As Holyrood elections approach, BRIAN LEISHMAN MP argues that Labour’s time has come — to open a new chapter which puts an end to the years of managed decline

SOCIAL JUSTICE CALL: Brian Leishman

THERE has long been a single truth to Scottish politics — trust must be earned close to home.

With the Holyrood elections fast approaching, Scottish Labour had a clear strategic choice to make.

The party north of the border is now ready to earn that trust — not by simply echoing others, but by leading with clarity, ambition and pride.

Following the Labour Party conference in Liverpool last week, I can say Anas Sarwar is setting out a bold, confident vision rooted in Scotland’s priorities, institutions and people.

In the upcoming Holyrood elections, Scottish Labour can no longer simply be called a “branch office,” but a movement with deep roots in every community, along with a plan to deliver real change.

Holyrood elections are decided on devolved issues such as schools, the NHS, social care, housing, transport and local government — the everyday fabric of Scottish society.

After all, it is the Scottish Parliament that is responsible for much of what shapes voters’ daily lives.

Scottish devolution was a Labour achievement, and it must now be forged into an advantage.

Scottish Labour ought to be confident in setting out how devolved powers can be used to rebuild the public realm, championing a practical programme that delivers social justice, a fairer and more predictable fiscal framework, along with a long-term plan that empowers cash strapped councils, colleges and health boards.

Leadership is beginning to speak the language of Scottish choices — funded, sequenced and delivered in Scotland.

And, for the first time in a generation, Scottish people will have the opportunity to help us begin a new chapter after nearly two decades of SNP failure and complacency.

We have a Labour government in Westminster for the first time in 14 long years — imagine what could be delivered with a Scottish Labour first minister working hand in hand with Labour counterparts in London.

With Scottish Labour at the helm in Holyrood, we could stabilise the NHS by cutting back on bureaucracy and by embracing digital innovation and technology.

Front-line services will be at the heart of a Scottish Labour government, which would cut waste and undertake a fundamental reorganisation of quangos and public money — ensuring accountability and value for money.

Scotland also has the potential to become a world leader in green technologies because the country is extremely well placed to drive forward the energy transition we need.

However, for too long under the SNP, opportunities have been squandered while complacency set in.

On the other hand, Labour has the skills, ambition and plan to deliver.

Scotland is blessed with extraordinary potential for renewables — powerful offshore winds, tidal waters, hydroelectric capacity and a proud engineering heritage.

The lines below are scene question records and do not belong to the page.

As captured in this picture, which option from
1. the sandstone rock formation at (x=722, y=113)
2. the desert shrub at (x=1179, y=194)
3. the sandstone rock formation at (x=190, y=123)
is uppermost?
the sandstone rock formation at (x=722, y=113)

These assets should make us a clean energy superpower — and under Labour, they will.

GB Energy has already been established with headquarters in Scotland, driving investment in renewables and ensuring profits benefit the public, not private monopolies.

Renewables have the potential to create tens of thousands of jobs in the sector while Labour would also deliver a local power plan with up to 1,000 community energy projects — ensuring the benefits are shared across Scotland.

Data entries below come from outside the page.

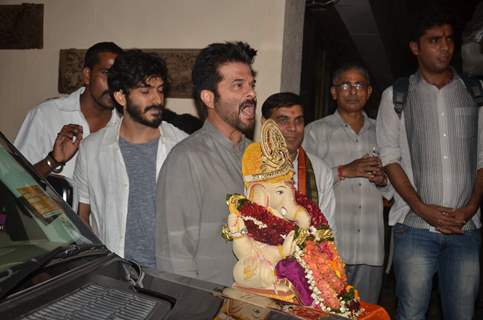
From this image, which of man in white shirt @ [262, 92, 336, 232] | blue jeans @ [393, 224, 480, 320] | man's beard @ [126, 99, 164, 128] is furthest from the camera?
blue jeans @ [393, 224, 480, 320]

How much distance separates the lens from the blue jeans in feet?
11.3

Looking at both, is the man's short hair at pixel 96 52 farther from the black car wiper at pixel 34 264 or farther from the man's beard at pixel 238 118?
the black car wiper at pixel 34 264

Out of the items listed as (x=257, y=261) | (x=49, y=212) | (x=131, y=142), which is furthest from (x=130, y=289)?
(x=131, y=142)

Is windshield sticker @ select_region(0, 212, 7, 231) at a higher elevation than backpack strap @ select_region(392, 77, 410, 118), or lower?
lower

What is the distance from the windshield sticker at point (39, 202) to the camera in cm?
193

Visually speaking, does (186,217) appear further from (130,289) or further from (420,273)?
(420,273)

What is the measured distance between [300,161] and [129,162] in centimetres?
112

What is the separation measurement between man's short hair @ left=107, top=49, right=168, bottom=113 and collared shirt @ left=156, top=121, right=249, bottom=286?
0.80 metres

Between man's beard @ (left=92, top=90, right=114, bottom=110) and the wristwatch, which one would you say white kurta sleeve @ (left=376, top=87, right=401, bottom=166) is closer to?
man's beard @ (left=92, top=90, right=114, bottom=110)

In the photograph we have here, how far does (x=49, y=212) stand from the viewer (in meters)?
1.93

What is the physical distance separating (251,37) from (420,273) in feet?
8.33

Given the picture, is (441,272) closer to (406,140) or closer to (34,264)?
(406,140)

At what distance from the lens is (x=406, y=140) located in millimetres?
3682

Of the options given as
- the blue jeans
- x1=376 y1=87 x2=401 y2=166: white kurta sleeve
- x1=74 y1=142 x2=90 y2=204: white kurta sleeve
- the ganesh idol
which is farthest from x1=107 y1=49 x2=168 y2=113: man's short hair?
the blue jeans
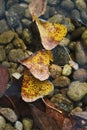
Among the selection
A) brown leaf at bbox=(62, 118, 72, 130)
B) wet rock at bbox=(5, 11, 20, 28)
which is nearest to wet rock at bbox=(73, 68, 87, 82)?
brown leaf at bbox=(62, 118, 72, 130)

Creating this kind of energy security will help end our reliance on volatile global energy markets while ensuring Scotland leads the UK and Europe in the race to net zero.

A just transition must protect workers and bring along communities so no-one is left behind.

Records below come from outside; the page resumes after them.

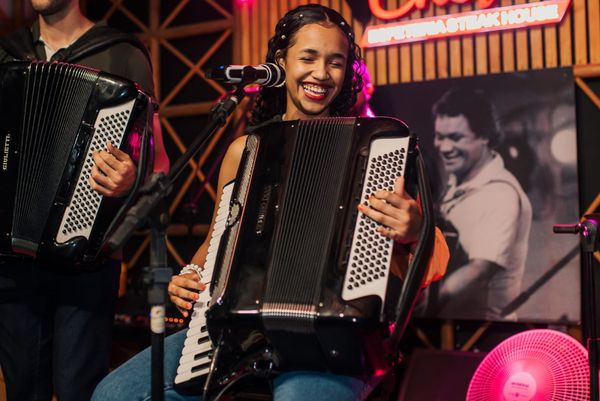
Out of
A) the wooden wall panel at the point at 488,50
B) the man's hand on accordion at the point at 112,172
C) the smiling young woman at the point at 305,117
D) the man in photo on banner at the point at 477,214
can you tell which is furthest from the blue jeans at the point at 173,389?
the wooden wall panel at the point at 488,50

For nearly two long decades, the SNP has talked big on renewables but Scotland still faces grid bottlenecks and stalled projects.

In that time, they have become the very Establishment they once claimed to fight.

John Swinney’s track record is a catalogue of failure — a managed decline, not progress.

Fresh out of ideas, energy and time, the SNP is no longer a movement for change but a party clinging to power.

Scottish Labour is about delivery, not delay. With Anas Sarwar at Holyrood and Keir Starmer at Westminster, Scotland can seize this moment — creating jobs and powering homes.

The party in Scotland has carved out its own agenda for devolved issues, while some may argue that distinctiveness risks tension with UK Labour, Scottish Labour had to become a true government-in-waiting for Holyrood.

Because when we sound Scottish — in policy, in priorities and in ambition — we win the opportunity to lead.

Next year’s elections will be a contest about competence and vision.

It will also be a test of respect on whether parties trust Scotland with its own future.

If Scottish Labour hopes to govern, it must embrace the challenge and pass that test with strong conviction.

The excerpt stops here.